GIVEN TEXT:
BEGIN
Ah, vitamin C, the anti-aging wonder that makes an appearance as the star ingredient in countless serums.
But why? What makes it so magical?
Numerous studies (and basically anyone who’s ever used a good vitamin C serum before) have confirmed that it can perform skin wonders.
Topical vitamin C is known for its ability to brighten the skin, reduce wrinkles, treat hyperpigmentation (ie. age spots) and oxidative damage caused by UV (ultraviolet) exposure from the sun, and to also help minimize acne breakouts along with other inflammatory conditions.
Okay, it can seriously do all of that?
The reality is that if we want to slow the effects of aging, then vitamin C should be an integral part of your skin regimen.
But how does topical vitamin C even work? When we think of vitamin C, fruit usually comes to mind.
However, there are actually many different kinds available now thanks to modern developments, and I'll be outlining all of the benefits it can offer.
Vitamin C skin benefits for aging, acne, hyperpigmentation & other conditions
How vitamin C works
Normal human skin contains high levels of vitamin C, but it lowers in aged and photodamaged skin, making it an important part of the aging process.
When applied topically, vitamin C stimulates collagen production which is the main reason why It's so effective for aging skin.
Collagen is an important protein that provides structural support to our skin, making it a holy-grail for beauty.
Topical vitamin C skin benefits
Most studies are based on L-ascorbic acid (also known as ascorbic acid), so this is what I'll mainly be referencing when talking about vitamin C skin benefits.
1. Aging skin
Vitamin C both minimizes aging in the long-term and also treats existing wrinkles and sagging skin.
As we age, we slowly lose collagen. There are a number of reasons as to why this happens, but It's mainly attributed to unprotected exposure to the sun's UV rays.
END
TO DO:
Answer these questions from the vitamin C article.
1. Which form of vitamin C are most of the studies based on?
2. What does vitamin C stimulate when it is applied topically?
3. What is the loss of collagen with age mainly attributed to?

SUPPLIED MATERIAL:
BEGIN
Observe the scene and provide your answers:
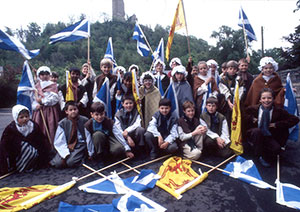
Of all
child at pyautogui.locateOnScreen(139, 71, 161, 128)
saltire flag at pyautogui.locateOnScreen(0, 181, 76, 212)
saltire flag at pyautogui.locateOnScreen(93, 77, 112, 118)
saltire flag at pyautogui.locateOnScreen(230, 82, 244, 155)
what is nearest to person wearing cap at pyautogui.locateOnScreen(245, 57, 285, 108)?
saltire flag at pyautogui.locateOnScreen(230, 82, 244, 155)

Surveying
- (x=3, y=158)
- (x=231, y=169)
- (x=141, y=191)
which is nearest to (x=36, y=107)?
(x=3, y=158)

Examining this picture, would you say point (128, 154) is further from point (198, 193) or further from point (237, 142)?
point (237, 142)

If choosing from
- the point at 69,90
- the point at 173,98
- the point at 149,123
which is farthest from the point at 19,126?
the point at 173,98

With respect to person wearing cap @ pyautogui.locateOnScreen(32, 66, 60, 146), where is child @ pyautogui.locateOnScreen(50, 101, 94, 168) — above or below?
below

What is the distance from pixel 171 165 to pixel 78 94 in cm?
241

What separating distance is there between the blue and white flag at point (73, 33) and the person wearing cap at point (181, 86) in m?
2.32

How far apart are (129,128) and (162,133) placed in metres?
0.59

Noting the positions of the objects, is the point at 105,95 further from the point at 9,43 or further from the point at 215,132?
the point at 215,132

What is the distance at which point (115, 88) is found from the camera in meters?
4.45

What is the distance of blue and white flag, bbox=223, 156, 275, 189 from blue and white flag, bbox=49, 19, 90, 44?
4.02 meters

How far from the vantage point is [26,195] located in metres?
2.42

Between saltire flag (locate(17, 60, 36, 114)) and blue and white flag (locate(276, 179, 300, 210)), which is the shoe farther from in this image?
saltire flag (locate(17, 60, 36, 114))

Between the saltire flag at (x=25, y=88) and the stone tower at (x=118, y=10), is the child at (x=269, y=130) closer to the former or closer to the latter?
the saltire flag at (x=25, y=88)

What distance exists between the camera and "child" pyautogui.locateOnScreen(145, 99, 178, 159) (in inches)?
136
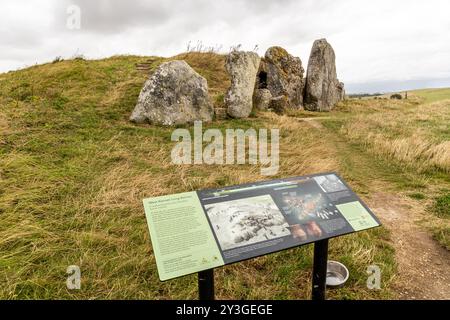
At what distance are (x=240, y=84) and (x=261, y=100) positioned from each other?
62.6 inches

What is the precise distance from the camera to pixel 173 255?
227cm

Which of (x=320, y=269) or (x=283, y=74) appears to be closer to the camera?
(x=320, y=269)

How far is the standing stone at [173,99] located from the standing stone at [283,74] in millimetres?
4781

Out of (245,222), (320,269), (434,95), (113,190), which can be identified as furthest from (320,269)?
(434,95)

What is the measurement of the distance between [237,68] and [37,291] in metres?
9.54

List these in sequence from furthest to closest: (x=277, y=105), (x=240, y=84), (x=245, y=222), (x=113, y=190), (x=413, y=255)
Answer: (x=277, y=105)
(x=240, y=84)
(x=113, y=190)
(x=413, y=255)
(x=245, y=222)

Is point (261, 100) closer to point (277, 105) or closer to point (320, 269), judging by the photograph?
point (277, 105)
END
ANSWER BOX:
1. L-ascorbic acid, also known as ascorbic acid.
2. Collagen production.
3. Unprotected exposure to the sun's UV rays.